Secondly, we have to declare the return type of these functions every time
we use them. Finally there is a major drawback: here, the data
(d1
...d5
) is read three times because there is no way to know that it
has already been read.
These last points can all be easily addressed. Indeed, if a function is a
pure function (with no side
effects), calling the function with the same values as arguments will always
return the same value. In our program, the functions have no arguments, so we
only need to build once the return value and cache it for subsequent calls.
This mechanism is known as
memoization.
For each node we write a builder, which is a subroutine that builds a valid value of an entity (according to the equations given at the beginning of this section).
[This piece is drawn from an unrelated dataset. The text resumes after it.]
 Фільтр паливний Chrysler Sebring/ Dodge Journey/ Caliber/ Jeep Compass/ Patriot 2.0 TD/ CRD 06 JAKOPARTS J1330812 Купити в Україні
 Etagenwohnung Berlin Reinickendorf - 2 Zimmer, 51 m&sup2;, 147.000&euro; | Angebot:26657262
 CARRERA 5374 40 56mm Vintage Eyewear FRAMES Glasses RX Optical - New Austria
subroutine build_t(x,y,result)
implicit none
integer, intent(in) :: x, y
integer, intent(out) :: result
result = x + y + 4
end subroutine build_t
subroutine build_w(x,result)
implicit none
integer, intent(in) :: x
integer, intent(out) :: result
result = x + 3
end subroutine build_w
subroutine build_v(x,y,result)
implicit none
integer, intent(in) :: x, y
integer, intent(out) :: result
result = x + y + 2
end subroutine build_v
subroutine build_u(x,y,result)
implicit none
integer, intent(in) :: x, y
integer, intent(out) :: result
result = x + y + 1
end subroutine build_u
subroutine build_d(d1,d2,d3,d4,d5)
implicit none
integer, intent(out) :: d1,d2,d3,d4,d5
read(*,*) d1,d2,d3,d4,d5
end
Then, we write a provider for each entity. A provider is a subroutine with no input arguments whose role is to prepare a valid value of an entity. It calls the providers of the needed entities, calls the builder of the desired entity, saves the computed value in a cache and then marks the quantity as built. The next calls to the provider will return the cached value.
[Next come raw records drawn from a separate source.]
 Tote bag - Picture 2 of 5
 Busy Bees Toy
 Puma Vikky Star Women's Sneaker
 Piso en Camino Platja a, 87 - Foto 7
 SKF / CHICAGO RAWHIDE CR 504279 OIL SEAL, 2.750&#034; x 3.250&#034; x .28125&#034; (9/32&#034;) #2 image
Before writing the providers, we need to create a global variable for each
node of the tree, as well as a flag to mark it as built. For convenience, we
shall put all of them in a Fortran module nodes
:
module nodes
! Nodes
integer :: u1
logical :: u1_is_built = .False.
integer :: u2
logical :: u2_is_built = .False.
integer :: v
logical :: v_is_built = .False.
integer :: w
logical :: w_is_built = .False.
integer :: t
logical :: t_is_built = .False.
! Leaves
integer :: d1, d2, d3, d4, d5
logical :: d_is_built = .False.
end module
subroutine provide_t
use nodes
implicit none
if (.not.t_is_built) then
call provide_u1
call provide_v
call build_t(u1,v,t)
t_is_built = .True.
endif
end subroutine provide_t
subroutine provide_w
use nodes
implicit none
if (.not. w_is_built) then
call provide_d
call build_w(d5,w)
w_is_built = .True.
endif
end subroutine provide_w
subroutine provide_v
use nodes
implicit none
if (.not. v_is_built) then
call provide_u2
call provide_w
call build_v(u2,w,v)
v_is_built = .True.
endif
end subroutine provide_v
subroutine provide_u1
use nodes
implicit none
if (.not. u1_is_built) then
call provide_d
call build_u(d1,d2,u1)
u1_is_built = .True.
endif
end subroutine provide_u1
subroutine provide_u2
use nodes
implicit none
if (.not. u2_is_built) then
call provide_d
call build_u(d3,d4,u2)
endif
end subroutine provide_u2
subroutine provide_d
use nodes
implicit none
if (.not. d_is_built) then
call build_d(d1,d2,d3,d4,d5)
d_is_built = .True.
endif
end
And the main program is just
program test
use nodes
implicit none
call provide_t
print *, "t=", t
end program
The rules are simple:
- Each entity has only one builder and only one provider
- The arguments of the builder are the values of the needed entities.
- Calling a provider always guarantees that the entity of interest is valid after the provider has been called
Applying rigorously these rules makes the development of large codes as easy as for smaller codes.